To continue our wall-to-wall Bolaño coverage:

Vertigo, the blog that collects all things Sebald, points us to two new books about Sebald. We already talked about the first one, but the second one may be even more interesting. It’s called The Archimedean Author: Roberto Bolaño, W.G. Sebald, and Narrative After Borges and seeks to find points of comparison between the two authors.

There’s a sample of Jessie Ferguson’s book online (or it appears to be a sample anyway).

Sebald’s break with “straightforward conceptions of the novel” may be the more extreme case of the two: he writes in a superficially documentary style and includes photographs and other visual reproductions (e.g. of passports, journal entries, etc.) to both underscore and call into question the facticity of his subject matter. All of his novels deal to some extent with the destruction of the physical landscape by human and natural acts, and with the reflection and refraction of this pattern of destruction in the suffering and troubled memories of the human inhabitants of those landscapes (most of them in England, Germany, Switzerland, and other parts of Europe); thus a variety of complex relationships arise between the fragmented, documentaristic narrative and the themes of severed and fugitive memories and experiences.

Bolaño, on the other hand, is a writer consciously embedded in a “Latin American” literary tradition; his work frequently confronts the traumas of Latin American political experience during the second half of the twentieth century, in particular the fall of the socialist government of Salvador Allende in Chile and episodes of violence in Mexico (the series of unsolved murders in Ciudad Juárez, on the border with Texas, in the 1990s, or the police invasion of the Universidad Nacional in 1968 culminating in the Tlatelolco massacre).
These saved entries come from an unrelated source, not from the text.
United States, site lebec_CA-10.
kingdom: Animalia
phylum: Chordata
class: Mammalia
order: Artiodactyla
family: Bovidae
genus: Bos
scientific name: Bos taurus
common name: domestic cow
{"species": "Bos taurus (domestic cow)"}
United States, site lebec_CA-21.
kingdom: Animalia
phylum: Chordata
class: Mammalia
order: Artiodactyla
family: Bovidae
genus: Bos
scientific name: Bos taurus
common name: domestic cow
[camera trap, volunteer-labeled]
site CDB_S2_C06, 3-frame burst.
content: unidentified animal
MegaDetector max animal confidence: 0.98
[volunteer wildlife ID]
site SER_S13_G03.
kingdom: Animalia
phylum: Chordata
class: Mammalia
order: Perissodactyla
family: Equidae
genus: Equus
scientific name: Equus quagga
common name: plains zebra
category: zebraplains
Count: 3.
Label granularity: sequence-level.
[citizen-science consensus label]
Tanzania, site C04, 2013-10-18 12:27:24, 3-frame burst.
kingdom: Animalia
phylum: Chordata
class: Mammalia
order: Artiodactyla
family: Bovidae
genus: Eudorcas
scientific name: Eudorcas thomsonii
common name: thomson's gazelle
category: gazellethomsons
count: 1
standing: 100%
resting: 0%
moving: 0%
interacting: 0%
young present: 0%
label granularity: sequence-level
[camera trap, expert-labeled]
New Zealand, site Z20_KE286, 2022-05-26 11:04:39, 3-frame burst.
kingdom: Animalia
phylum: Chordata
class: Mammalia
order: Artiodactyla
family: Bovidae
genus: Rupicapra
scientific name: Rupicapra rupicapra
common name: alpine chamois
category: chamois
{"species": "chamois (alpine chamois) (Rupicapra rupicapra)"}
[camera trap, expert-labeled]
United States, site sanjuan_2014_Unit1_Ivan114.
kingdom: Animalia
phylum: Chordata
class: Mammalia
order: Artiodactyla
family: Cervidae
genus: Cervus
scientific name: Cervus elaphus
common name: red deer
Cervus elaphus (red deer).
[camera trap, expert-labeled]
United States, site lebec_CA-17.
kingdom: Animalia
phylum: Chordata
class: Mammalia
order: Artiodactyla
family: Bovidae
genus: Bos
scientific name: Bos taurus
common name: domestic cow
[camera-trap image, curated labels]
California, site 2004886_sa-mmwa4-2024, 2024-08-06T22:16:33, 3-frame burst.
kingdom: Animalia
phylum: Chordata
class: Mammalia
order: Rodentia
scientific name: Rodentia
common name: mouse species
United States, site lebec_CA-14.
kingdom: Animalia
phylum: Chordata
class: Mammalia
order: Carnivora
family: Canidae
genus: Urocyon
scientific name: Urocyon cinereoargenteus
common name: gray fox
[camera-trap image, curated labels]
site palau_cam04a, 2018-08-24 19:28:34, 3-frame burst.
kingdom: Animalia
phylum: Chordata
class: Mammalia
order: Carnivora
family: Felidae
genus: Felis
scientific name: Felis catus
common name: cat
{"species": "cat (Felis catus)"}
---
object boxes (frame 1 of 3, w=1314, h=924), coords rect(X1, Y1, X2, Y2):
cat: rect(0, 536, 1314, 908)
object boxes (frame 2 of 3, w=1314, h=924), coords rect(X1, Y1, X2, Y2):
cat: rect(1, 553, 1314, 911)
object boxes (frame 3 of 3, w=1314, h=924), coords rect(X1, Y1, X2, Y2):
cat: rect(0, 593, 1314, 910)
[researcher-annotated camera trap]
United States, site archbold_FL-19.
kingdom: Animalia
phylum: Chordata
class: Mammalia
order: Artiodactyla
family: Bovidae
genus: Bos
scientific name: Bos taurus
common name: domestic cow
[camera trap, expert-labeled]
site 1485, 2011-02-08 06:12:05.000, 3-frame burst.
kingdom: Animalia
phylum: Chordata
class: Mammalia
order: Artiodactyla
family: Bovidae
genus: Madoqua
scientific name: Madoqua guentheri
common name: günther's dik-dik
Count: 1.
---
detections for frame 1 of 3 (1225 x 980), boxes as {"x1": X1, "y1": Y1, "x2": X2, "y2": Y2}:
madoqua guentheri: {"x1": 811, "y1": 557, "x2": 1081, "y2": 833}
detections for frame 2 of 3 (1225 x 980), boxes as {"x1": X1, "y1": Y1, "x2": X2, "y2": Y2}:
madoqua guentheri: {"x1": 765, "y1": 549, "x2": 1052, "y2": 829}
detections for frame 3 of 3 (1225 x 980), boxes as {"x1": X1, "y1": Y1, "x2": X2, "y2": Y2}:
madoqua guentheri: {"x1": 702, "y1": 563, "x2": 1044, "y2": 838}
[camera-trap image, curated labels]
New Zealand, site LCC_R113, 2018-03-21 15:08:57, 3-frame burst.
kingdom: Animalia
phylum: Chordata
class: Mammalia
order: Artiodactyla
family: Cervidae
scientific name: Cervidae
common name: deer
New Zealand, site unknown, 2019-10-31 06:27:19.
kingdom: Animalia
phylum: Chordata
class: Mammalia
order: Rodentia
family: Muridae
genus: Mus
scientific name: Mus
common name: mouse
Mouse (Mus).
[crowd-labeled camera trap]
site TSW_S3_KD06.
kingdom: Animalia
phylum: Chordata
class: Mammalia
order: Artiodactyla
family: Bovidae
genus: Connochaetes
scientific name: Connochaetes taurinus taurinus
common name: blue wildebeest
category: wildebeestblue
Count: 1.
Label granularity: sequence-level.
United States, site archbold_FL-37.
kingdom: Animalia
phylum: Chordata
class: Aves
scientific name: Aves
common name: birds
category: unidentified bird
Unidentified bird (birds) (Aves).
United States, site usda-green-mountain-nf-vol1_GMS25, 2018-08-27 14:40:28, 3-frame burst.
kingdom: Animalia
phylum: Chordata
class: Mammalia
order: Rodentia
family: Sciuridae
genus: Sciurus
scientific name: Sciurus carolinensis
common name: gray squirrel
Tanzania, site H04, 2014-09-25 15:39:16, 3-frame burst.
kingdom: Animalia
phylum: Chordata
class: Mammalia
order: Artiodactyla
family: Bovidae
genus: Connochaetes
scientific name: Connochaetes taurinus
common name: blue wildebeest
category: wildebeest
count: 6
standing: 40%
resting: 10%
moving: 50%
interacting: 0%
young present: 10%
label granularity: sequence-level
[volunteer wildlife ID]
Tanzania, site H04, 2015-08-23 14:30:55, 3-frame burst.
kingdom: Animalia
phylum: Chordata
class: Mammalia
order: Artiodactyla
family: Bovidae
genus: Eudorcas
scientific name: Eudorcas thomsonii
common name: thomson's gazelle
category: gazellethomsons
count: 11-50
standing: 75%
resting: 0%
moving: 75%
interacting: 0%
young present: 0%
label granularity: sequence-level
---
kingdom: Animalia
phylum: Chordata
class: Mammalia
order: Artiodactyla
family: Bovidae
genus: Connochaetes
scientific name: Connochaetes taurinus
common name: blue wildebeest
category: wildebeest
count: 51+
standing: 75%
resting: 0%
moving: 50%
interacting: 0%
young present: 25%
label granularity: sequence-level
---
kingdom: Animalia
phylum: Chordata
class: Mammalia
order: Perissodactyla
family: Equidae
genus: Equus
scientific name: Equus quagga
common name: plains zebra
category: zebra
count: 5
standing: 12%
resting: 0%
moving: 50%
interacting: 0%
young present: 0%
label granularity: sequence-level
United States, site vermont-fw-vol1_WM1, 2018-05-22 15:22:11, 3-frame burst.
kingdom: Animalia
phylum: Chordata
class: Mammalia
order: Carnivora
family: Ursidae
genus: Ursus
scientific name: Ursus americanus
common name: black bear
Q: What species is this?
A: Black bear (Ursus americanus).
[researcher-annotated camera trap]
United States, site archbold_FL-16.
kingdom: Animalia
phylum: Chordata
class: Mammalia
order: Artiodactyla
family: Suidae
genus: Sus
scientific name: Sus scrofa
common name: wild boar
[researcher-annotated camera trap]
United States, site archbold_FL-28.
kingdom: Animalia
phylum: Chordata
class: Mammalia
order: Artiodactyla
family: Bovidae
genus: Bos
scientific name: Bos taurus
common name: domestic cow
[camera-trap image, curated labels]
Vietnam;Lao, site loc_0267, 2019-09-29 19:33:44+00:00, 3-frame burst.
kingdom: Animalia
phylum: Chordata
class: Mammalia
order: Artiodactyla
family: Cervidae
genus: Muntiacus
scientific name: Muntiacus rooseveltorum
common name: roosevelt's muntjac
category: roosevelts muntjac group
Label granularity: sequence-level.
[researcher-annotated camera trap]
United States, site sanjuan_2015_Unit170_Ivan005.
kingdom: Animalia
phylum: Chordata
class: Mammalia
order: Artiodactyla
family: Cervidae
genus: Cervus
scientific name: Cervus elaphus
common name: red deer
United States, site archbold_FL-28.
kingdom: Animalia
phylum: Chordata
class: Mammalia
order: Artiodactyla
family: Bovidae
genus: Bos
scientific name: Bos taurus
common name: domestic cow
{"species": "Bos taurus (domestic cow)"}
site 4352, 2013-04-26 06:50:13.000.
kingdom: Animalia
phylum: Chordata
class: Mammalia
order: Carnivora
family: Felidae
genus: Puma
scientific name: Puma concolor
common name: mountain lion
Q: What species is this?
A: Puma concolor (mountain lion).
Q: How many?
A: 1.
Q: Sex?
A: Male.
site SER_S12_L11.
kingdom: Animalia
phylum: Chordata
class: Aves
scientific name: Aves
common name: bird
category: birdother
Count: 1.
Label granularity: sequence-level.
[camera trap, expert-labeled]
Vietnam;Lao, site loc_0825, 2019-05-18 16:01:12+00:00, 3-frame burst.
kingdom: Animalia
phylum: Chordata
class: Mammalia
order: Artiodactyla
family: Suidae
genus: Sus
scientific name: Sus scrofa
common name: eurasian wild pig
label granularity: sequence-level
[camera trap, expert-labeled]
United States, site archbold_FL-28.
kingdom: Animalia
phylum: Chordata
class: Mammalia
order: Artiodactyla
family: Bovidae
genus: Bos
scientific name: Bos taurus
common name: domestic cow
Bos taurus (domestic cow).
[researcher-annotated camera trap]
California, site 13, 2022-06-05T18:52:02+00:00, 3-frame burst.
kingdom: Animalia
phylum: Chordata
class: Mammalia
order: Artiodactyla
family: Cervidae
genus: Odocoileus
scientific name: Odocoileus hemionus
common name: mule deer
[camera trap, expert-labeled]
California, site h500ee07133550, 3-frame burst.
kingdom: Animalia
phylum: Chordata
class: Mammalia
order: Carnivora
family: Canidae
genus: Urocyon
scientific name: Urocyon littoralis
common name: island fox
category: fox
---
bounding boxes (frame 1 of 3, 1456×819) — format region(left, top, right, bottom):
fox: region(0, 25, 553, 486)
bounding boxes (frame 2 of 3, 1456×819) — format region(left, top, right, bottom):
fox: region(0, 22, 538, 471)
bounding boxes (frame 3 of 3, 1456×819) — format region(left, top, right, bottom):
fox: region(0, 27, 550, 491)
He is less concerned than Sebald with landscapes and physical documentation of history, but equally, if not more, concerned with literary texts and with the relationship between literary production and political responsibility, two preoccupations linked throughout the history of the postwar Latin American novel.

Thankfully we have access to a University library, or I’d probably be spending my lunch money on this one.